Environmental think tank aspired to global matrix of manufactured consent
(Jurriaan Maessen) Recently unearthed documents from the private collection of former diplomat and Bilderberg regular George C. McGhee have revealed (among other things) that the Club of Rome in 1970 wanted to create a “global matrix approach”, or G-Matrix approach, as a means of bringing people into an enviro-eugenicist mindset globally.
The Club of Rome was an influential think tank, advocating among other things worldwide population reduction and global environmental governance.
The author of the uncovered manuscript from 1970 was Italian industrialist Aurelio Peccei, who founded the Club of Rome in 1968. Peccei wrote that any acceptance of the Club’s conclusions “relies heavily on a global matrix approach”. Furthermore, he writes that these conclusions by the infamous Club (which includes advocacy of worldwide population reduction) can only be generally accepted “through (…) an iterative, global and substantive process”. Through such a comprehensive process, writes Peccei, mankind can “gradually attain a value-base consensus, and avoid the prospects of a critical future situation.”
“The work program exposition of the Club of Rome project relies heavily on the global (or G) matrix approach. It, therefore, appears desirable to start the discussion of the work program by explicating the structure and utility of such a matrix.”
The uncovered document from McGhee’s private collection states outright that the Club has sought to manufacture a consensus in all layers of society in regards to the conclusions of the Club’s reports as published in the early 1970s.
“It should be pointed out (…) that such a consensus is meant to provide “the initial conditions” for the operational evolution of the Club of Rome Project”, Aurelio wrote in 1970.
“It should only be viewed as an exemplary value-base whose universality, validity, and credibility depends on the judgments of the DELPHI technique participants. Nevertheless, it will represent an attempt for a substantive and professionally coordinated delineation of the “Predicament of Mankind”. The more groups engage in similar intellectual efforts, the more meaningful the dialogue on the worldwide problematique will become.”
This “problematique” is being described as “the constantly widening cultural, economic and technological gaps among nations, or the fearsome multiplication of the population on a finite planet, or the transnational phenomenon of youth rebellion, or the possibility of crossing the threshold past which it will be feasible to manipulate human genetic material.”
The mention of the DELPHI method in the context of this information snippet about a global matrix of manufactured consent is interesting. According to Wikipedia, the method has been widely used for business forecasting and other forecasting “covering such topics as scientific breakthroughs, population control, automation, space progress, war prevention, and weapon systems.”
As I covered in an earlier article, the predictive systems and models of the Club of Rome were used by the Chinese to set up their brutal one-child policy. In 1978, a group of Chinese scientists visited several scientific conferences in Europe and readily picked up on the ideas distributed by the Club of Rome. At the head of this Chinese delegation was a man credited for introducing China’s notorious one-child policies, the source of so much hardship suffered by the Chinese people in the last decades. Robert Zubrin, the senior fellow with the center for security policy, published an op-ed in the Washington Times, reaffirming that Greenhalgh’s study is correct. Zubrin wrote:
“In June 1978, Song Jian, a top-level manager in charge of developing control systems for the Chinese guided-missile program, traveled to Helsinki for an international conference on control-system theory and design. While in Finland, he picked up copies of “The Limits to Growth and: Blueprint for Survival”- publications of the Club of Rome, a major source of Malthusian propaganda – and made the acquaintance of several Europeans who were promoting the report’s method of using computerized “systems analysis” to predict and design the human future.”

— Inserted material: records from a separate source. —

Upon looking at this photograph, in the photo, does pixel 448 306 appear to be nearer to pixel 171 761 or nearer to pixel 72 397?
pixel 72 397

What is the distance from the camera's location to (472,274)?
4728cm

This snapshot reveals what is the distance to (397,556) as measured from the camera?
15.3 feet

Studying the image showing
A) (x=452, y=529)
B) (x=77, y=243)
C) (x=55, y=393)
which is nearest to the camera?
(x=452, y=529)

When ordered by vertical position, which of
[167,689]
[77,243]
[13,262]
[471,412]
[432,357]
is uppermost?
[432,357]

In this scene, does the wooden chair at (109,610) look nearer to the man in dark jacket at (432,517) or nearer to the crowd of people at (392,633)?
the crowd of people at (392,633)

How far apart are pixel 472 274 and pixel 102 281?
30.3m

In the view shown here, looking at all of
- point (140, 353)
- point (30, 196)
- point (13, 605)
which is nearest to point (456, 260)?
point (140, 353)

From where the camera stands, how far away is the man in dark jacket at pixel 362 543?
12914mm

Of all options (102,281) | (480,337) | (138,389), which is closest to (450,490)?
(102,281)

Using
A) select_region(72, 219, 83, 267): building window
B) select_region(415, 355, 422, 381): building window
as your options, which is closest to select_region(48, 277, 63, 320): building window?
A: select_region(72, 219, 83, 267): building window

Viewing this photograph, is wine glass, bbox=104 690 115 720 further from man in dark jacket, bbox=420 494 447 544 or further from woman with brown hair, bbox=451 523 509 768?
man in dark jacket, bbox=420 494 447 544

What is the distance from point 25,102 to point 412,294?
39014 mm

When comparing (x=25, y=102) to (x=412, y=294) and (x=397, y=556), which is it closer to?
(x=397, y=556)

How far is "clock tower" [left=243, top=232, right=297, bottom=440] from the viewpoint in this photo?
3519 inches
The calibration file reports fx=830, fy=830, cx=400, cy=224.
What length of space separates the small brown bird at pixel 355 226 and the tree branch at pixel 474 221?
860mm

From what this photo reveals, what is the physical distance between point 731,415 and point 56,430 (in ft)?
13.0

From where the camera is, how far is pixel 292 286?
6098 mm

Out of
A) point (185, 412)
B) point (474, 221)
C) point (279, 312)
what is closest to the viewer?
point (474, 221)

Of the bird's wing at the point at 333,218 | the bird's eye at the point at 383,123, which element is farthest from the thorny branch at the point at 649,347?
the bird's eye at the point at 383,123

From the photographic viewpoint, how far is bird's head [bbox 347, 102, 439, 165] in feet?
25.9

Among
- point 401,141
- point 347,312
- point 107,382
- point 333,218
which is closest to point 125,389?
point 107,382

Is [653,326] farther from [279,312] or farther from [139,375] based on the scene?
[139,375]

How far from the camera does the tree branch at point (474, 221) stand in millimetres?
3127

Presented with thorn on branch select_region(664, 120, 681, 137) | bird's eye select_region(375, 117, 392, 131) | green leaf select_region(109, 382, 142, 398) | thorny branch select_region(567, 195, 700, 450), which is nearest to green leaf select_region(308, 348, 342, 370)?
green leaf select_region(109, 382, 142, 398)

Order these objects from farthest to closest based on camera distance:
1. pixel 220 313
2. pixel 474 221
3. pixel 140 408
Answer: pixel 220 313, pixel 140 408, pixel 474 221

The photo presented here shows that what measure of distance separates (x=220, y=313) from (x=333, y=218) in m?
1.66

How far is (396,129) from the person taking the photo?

To illustrate that the Global Matrix was further developed, the 1991 publication The First Global Revolution: A Report to the Club of Rome shows us that early on the common denominator was invented around which the world could rally, thereby creating a common purpose:
“In searching for a new enemy to unite us, we came up with the idea that pollution, the threat of global warming, water shortages, famine, and the like would fit the bill. All these dangers are caused by human intervention, and it is only through changed attitudes and behavior that they can be overcome. The real enemy then is humanity itself.”
The concept of a Global Matrix of manufactured consent, as described and developed by the founder of the Club of Rome, illustrates that the scam is perpetrated on such an unprecedented scale, that up until a few years ago few dared question its validity.